Thielemann zaubert göttergleichen Klangteppich im Goldenen Saal: Bruckner 8 in Wien

Anton Bruckner: Sinfonie Nr. 8 c-Moll, WAB 108 (Fassung Haas), Wiener Philharmoniker Christian Thielemann, Dirigent  Musikverein Wien, 25. Februar 2023

© SF / Marco Borrelli

Das Team um Dirigent Christian Thielemann und die Wiener Philharmoniker-Altmeister zeigt sich in astronomischer Höchstform. Von Anfang bis Ende beherrscht eine goldene Stimmung den goldenen Saal des Musikvereins. Der Chef am Pult spricht eine klare, stille Sprache: Ohne Worte.

Anton Bruckner: Sinfonie Nr. 8 c-Moll, WAB 108 (Fassung Haas)

Wiener Philharmoniker
Christian Thielemann, Dirigent

Musikverein Wien, 25. Februar 2023

von Johannes Karl Fischer

Im Parkett wollen einige in Thielemanns Schlussstille rein klatschen. Geht gar nicht, finden ein paar  andere, lautes Gezische ertönt aus den hintersten Reihen. Die Musik ist zu Ende, aber der Chef am Pult hat den Taktstock noch oben. Zwei Augenblicke später starten stehende Ovationen für diesen Gipfel der Wiener Klangkunst.

Von Anfang bis Ende beherrscht eine goldene Stimmung den goldenen Musikverein. Die Wiener Philharmoniker unter der Leitung eines kompromisslosen Perfektionisten transformieren den Schuhschachtelsaal in eine klangliche Badewanne und umschwärmen das Publikum mit einem göttergleichen Klangteppich. In diesem tiefblauen Musikmeer schwimmen scheinbar schwerelos die goldenen Frauenskulpturen, welche prachtvoll die Wunderwand-Akustik schmücken. Das ist wie ein sechsundzwanzig Grad warmer Ozean. Aus dieser Bruckner-Sinfonie möchte man nie wieder raus.

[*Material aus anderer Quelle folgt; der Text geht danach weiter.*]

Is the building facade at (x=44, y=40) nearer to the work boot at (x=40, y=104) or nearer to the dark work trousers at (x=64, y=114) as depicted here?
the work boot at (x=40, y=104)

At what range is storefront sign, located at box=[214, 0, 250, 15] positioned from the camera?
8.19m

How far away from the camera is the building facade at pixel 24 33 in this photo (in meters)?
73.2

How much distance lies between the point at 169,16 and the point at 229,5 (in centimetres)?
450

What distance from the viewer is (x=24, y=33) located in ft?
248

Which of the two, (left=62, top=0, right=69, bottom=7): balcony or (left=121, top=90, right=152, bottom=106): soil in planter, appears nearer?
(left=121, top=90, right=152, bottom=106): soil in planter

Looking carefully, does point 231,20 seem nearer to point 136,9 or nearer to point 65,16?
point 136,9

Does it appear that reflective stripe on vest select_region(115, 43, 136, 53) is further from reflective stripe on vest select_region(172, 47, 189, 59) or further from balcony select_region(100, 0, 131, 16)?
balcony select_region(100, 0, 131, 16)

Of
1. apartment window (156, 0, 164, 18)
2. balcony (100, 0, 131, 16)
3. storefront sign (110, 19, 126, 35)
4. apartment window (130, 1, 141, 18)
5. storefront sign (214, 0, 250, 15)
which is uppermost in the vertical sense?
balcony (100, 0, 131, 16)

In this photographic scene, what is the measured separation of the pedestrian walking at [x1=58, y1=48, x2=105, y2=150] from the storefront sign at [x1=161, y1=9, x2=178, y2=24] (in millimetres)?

Vor allem in langsamen Satz zeigt sich das Team um die Philharmoniker-Altmeister Rainer Honeck und Volkhard Steude in astronomischer Höchstform. Bruckner lebt von unerwarteten musikalischen Wendungen und schwebenden Akkorden. Was dieses Orchester damit macht, ist reinste Klangmagie. Alles ausspielen, die Spannung halten. Das Publikum in den Bann der Musik ziehen. Bei jedem Magiemoment dieser Musik – davon gibt es in dieser Sinfonie viele – steht die Zeit still.

Selbst der Kopfsatz – eigentlich nicht die Stärke des Linzer Komponisten – gelingt diesem Klassik-Traumteam wie ein musikalischer Monet. Zum Staunen und Schwärmen. Diese Musik streichelt sanft die Ohren wie ein genussvolles Gazpacho die Zunge. Vor allem die Streicher singen eine unendliche Melodie, kunstvoll gemischt wie eine strudelnde Schokoladensauce. Die Anreise hat sich schon für die Vorspeise gelohnt. Sowas verdient drei musikalische Michelin-Sterne!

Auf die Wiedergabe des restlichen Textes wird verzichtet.